Curata da Laura Cavallaro nella spettacolare cornice del restaurato castello di Calatabiano in provincia di Catania si è aperta la mostra antologica della pittrice polacca Marta Czok.
Dal 19 luglio al 7 settembre 2014 sono in parete quadri che visivamente avvalorano le sue parole quando dichiara che non ha mai riflettuto sulla sua personalità artistica: “Non sono sicura di averne o di volerne una”.
In rassegna le opere dialogano in modo surreale con le cose quotidiane, conservando quei piccoli segreti che la vita riserva ai comuni mortali, pregni di poesia e altre volte gonfi di una drammaticità che soltanto il vivere può offrire e malinconicamente regalare.
Alla vernice era presente, oltre alla curatrice e alle autorità regionali e locali, il direttore del MacS (Museo Arte Contemporanea Sicilia) Giuseppina Napoli che ha aperto l’evento con parole scevre da ogni circostanza, offrendo al pubblico una chiave di lettura originale quanto sapiente: “Con acuta ironia e delicata poesia – annuncia la dott.ssa Napoli – Marta Czok raffigura nelle sue opere lo scorrere della vita.

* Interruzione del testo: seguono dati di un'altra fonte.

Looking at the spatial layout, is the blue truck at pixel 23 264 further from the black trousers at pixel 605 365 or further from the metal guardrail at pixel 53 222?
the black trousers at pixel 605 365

Sulla tela prende forma la messinscena dell’umanità e l’artista, da regista consapevole ed illuminata, lascia intuire cosa si nasconde dietro le luci del palcoscenico”.

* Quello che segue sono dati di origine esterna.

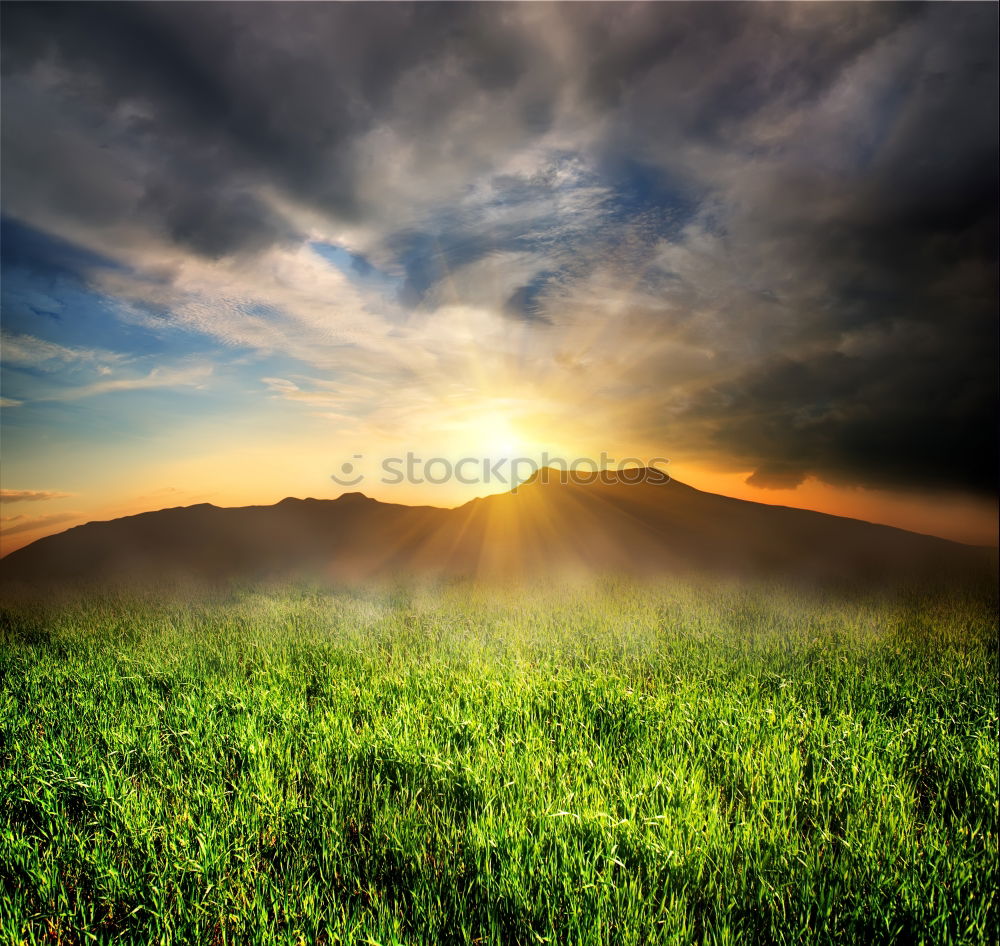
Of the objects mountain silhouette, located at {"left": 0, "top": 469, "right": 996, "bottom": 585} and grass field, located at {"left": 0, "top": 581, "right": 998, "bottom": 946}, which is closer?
grass field, located at {"left": 0, "top": 581, "right": 998, "bottom": 946}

Nata in Libano nel 1947 da genitori polacchi, giovanissima si trasferisce a Londra e si muove nel mondo fino in Italia. Marta è una viaggiatrice, nei luoghi e nei tempi. La sua pittura è un’indagine culturale, quasi antropologica, dell’umanità.

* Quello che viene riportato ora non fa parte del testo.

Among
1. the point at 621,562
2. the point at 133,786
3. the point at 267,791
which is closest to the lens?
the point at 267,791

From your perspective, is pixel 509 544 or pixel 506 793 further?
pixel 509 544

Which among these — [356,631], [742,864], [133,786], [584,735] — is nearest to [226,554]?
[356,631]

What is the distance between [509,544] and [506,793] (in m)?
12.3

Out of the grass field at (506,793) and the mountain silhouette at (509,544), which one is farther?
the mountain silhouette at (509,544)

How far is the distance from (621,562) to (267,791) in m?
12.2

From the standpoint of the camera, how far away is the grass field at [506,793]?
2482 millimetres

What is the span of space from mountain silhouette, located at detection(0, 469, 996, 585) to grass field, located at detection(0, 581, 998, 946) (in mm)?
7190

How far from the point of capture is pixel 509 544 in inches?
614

“L’artista riesce a coniugare il suo sentire identitario con la forza espressiva della figurazione, stimolando così la comunicazione e la partecipazione sensoriale dello spettatore che diviene esso stesso metafora satirica del sistema sociale in cui vive e domina o, al contrario, dal quale è dominato”: così annota Laura Cavallaro in “L’estetica dell’esistenza nei dipinti di Marta Czok”.
La mostra è superbamente allestita, indubbiamente bella e preziosa, e quel che più conta unita stilisticamente. La pittrice rivela una forte personalità in contrasto con quanto a bella posta, crediamo, enuncia con le sue parole di rottura, quasi sempre anticonvenzionali: “Non sono come quei pittori che si travestono per sembrare ‘artisti’. Tutto quello che sono è nei miei dipinti, quindi non sento il bisogno di apparire o parlare come un ‘artista’. Immagino che sotto sotto sono una rivoluzionaria e la mia battaglia è contro il ridicolo abuso di potere, che sia per mano dello Stato o della Chiesa, ed è tutto nei miei dipinti, anche se a volte lo inserisco in modo cauto e delicato”.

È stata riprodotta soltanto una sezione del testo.